以下の6話で構成された短編集です。それぞれの関連性はまったくありません。

①「看守眼」:刑事眼ならぬ、看守として培われた看守眼が迷宮入りした事件の真相を見破る。事件関係者らの人物像のドンデンが巧い。ただこの元看守の身勝手さは大嫌いな部類に入る。
②「自伝」:誠実であれば報われることもあるが、実際に欲望を突きつけられるとそうそう誠実ではいられないというお話。
③「口癖」:妬みに優越感、非常に下らない感情だと思いつつ、この主人公の感情が理解できてしまう自分に苦笑してしまう。
④「午前五時の男」:ホームページの不正アクセス事件を通じて、警察側の隠蔽、責任回避、クラッカーの異常思考を描かれます。
⑤「静かな家」:校了までの切迫感と校了ミス時の絶望感の描き方は元記者の氏ならでは。
⑥「秘書課の男」:ライバル秘書とのポジション争いやクレームの防波堤となったり等、議員秘書の苦労が描かれている。

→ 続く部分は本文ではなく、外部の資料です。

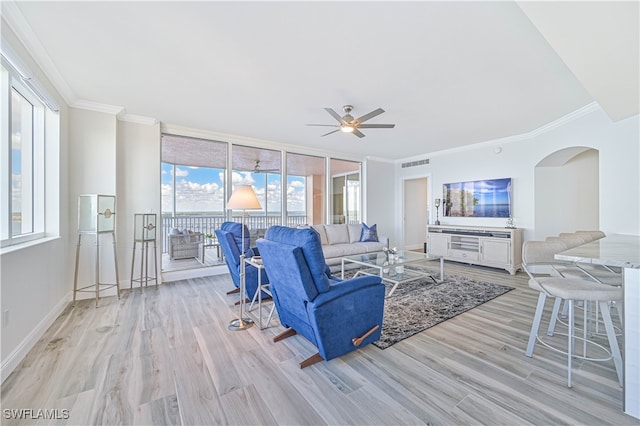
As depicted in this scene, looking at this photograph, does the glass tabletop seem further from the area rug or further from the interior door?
the interior door

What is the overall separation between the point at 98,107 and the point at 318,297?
13.1 feet

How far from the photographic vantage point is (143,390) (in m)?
1.72

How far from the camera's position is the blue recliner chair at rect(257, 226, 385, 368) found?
1900mm

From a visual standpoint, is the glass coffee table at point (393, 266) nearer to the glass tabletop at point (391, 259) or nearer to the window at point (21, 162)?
the glass tabletop at point (391, 259)

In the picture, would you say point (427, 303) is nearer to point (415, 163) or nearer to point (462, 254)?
point (462, 254)

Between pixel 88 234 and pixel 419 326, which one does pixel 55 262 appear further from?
pixel 419 326

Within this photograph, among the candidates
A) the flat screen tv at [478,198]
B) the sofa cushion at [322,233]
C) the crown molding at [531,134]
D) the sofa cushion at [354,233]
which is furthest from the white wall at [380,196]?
the sofa cushion at [322,233]

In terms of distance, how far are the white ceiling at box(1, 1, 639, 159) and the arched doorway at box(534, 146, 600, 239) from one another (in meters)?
1.48

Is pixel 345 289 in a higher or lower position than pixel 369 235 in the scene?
lower

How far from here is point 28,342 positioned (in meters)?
2.21

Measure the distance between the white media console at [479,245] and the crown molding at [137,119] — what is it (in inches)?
211

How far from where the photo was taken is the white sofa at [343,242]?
501 cm

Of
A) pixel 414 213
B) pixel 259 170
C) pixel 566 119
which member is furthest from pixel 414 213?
pixel 259 170

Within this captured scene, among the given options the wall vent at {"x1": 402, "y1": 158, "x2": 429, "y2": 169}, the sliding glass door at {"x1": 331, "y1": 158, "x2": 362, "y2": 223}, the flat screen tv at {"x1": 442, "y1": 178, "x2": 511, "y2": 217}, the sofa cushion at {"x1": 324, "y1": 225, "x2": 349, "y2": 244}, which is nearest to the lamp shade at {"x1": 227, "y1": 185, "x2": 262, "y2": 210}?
the sofa cushion at {"x1": 324, "y1": 225, "x2": 349, "y2": 244}
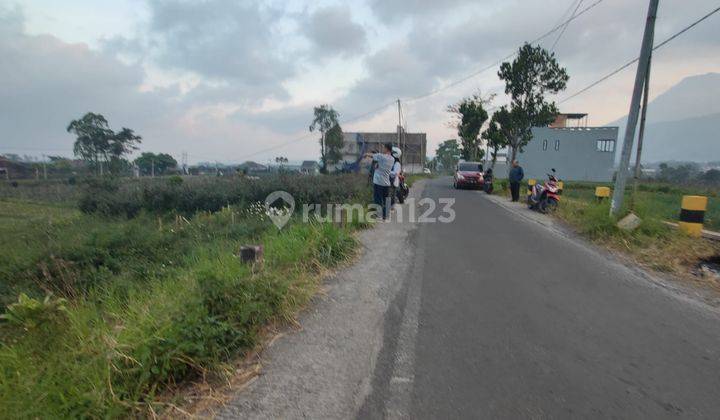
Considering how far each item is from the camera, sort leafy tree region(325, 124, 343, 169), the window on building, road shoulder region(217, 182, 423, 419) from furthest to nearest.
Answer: leafy tree region(325, 124, 343, 169)
the window on building
road shoulder region(217, 182, 423, 419)

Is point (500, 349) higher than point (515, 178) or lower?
lower

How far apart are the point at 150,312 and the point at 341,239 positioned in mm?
3342

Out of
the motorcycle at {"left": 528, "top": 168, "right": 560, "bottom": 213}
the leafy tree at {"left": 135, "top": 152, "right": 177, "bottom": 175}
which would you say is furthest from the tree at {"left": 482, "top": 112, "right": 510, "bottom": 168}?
the leafy tree at {"left": 135, "top": 152, "right": 177, "bottom": 175}

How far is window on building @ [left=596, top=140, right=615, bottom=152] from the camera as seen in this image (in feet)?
138

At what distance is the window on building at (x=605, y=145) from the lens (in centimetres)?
4197

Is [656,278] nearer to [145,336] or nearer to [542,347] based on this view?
[542,347]

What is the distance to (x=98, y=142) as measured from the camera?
32.5m

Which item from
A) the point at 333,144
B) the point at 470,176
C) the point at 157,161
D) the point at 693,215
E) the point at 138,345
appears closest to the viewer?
the point at 138,345

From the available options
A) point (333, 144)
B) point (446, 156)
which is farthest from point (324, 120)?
point (446, 156)

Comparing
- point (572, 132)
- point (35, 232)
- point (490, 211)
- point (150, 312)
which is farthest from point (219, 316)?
point (572, 132)

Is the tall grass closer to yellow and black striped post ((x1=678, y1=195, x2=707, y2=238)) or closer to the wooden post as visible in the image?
the wooden post

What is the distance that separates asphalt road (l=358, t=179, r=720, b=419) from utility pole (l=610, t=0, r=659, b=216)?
3.64 metres

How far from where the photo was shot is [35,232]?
1227 centimetres

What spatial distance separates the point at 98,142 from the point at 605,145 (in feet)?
165
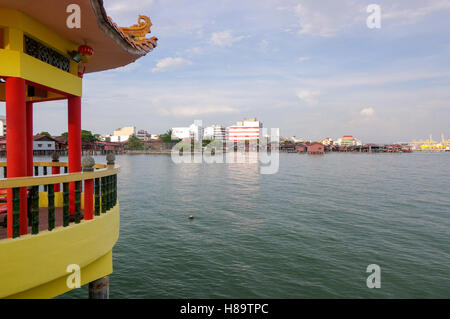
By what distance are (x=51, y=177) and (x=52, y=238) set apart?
1.05 m

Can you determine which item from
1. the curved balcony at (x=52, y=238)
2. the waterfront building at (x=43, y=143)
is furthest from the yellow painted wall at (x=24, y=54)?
the waterfront building at (x=43, y=143)

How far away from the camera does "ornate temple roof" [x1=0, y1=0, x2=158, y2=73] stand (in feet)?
17.1

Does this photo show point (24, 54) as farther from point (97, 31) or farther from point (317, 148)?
point (317, 148)

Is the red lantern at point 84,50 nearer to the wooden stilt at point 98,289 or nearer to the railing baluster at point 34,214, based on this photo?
the railing baluster at point 34,214

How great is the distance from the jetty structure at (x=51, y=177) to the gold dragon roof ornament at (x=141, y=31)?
956 mm

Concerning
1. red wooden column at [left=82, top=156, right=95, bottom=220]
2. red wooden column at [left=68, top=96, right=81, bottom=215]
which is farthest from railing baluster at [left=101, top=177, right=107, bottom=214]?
red wooden column at [left=68, top=96, right=81, bottom=215]

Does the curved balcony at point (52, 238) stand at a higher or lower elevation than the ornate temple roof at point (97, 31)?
lower

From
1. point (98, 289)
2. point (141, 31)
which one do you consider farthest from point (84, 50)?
point (98, 289)

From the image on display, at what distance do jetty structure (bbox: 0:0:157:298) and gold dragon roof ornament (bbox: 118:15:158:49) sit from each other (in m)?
0.96

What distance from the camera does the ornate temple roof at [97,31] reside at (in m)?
5.22

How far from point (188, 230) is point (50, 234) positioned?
14.8 metres

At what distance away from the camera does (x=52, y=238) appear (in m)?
4.89

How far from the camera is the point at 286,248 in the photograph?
51.5ft

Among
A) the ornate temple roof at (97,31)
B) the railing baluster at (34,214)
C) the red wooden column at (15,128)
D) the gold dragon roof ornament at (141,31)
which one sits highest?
the gold dragon roof ornament at (141,31)
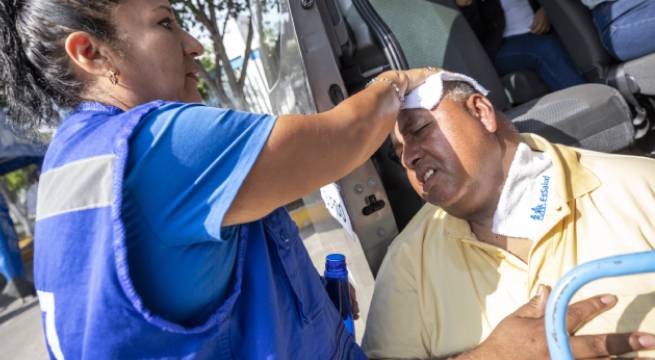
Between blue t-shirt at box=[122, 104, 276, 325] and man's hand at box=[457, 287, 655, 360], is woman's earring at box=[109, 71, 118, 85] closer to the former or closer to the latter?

本作品では警察官(元看守、ウェブ管理)の他、記者、裁判員、議員秘書とまたも様々な職種からの話があります。
さすがどれもよくできていると思います。

No.7 6点 itokin
(2011/07/03 14:24登録)
犯罪小説というものはいろんな観点から書けるものなんだなと感心した作品。内容は、それぞれ特異ではあるが、一時の切れはないと思った。

No.6 6点
(2011/06/13 09:59登録)
表題作を含め全6編。
「口癖」が面白かった。逆転したかと思えばラストでまた逆転を喰らう。でもこんな話はないだろう。「秘書課の男」はもっとも現実感があり、主人公の男の切実な思いが伝わってきた。この作品以外は、いかにも作り物という感じがしたが、結果的にはどの作品にも時間を忘れるほど夢中になれた。
主人公がみな、ちょっとしたことに慌てたり、些細なことに喜んだりと、どこにでもいそうなタイプなので、はっきりいってあまりカッコよくない。そんな主人公たちを身近に感じられてうれしい気分にもなるが、人の失敗を見てニンマリしているようで、複雑な心境にもなる。まあ、それだけ巧く表現できているということはたしかだ。

No.5 6点 haruka
(2011/05/29 12:24登録)
警察ものを離れても切れ味の鋭さは変わらず。

No.4 9点 HORNET
(2011/01/09 19:55登録)
 表題作は,刑事を夢見て看守として職を終えた男が,看守ならではの眼である殺人事件の真相を暴く話。新聞社,秘書などさまざまな舞台で繰り広げられるその他の話もGoodです。さすがとしか言いようがない。

No.3 7点 E-BANKER
(2010/10/14 21:03登録)
さまざまな職業に従事する人間の矜持を描いた短編集。
相変わらず高レベルの作品が並びます。
①「看守眼」=刑事になりたかった男(退職した看守)の執念? 1つの物事を継続することの大切さを教えられます。
②「自伝」=展開がやや安易な気がする。
③「口癖」=他人より優位に立ちたいという主人公の心理・・・何となく分かる気がします。(悲しき小市民ですね)
④「午前五時の侵入者」=分かるなぁ・・・保身的な上司ってこういう反応をするんですよねぇ・・・
⑤「静かな家」=作者得意のマスコミネタ。自分のミスを隠したい気持ち・・・よく分かります。
⑥「秘書課の男」=女よりも男の”妬み”の方が嫌らしく感じてしまいますが、気持ちはよく分かる!
以上6編。
組織に生きる人間を描いた作品が多くて、どうしても自分の姿と重ねて読んでしまいます。
ただ、作品の質的には他の佳作よりは落ちる印象。

No.2 6点 まさむね
(2010/02/11 15:23登録)
様々な職業者を主人公にすえ,その心の葛藤を描ききる技量はさすが。謎の配置加減も見事。
6つの短編のうち,私は「秘書課の男」が何気に好きですね。一番渋い作品かもしれませんが,「分かるな~」って妙に納得する作品でした。

No.1 6点 おしょわ
(2008/12/07 15:53登録)
やぱっり事件性のある話の方がうまいと思うので、警察かせめて記者の話が良いですね。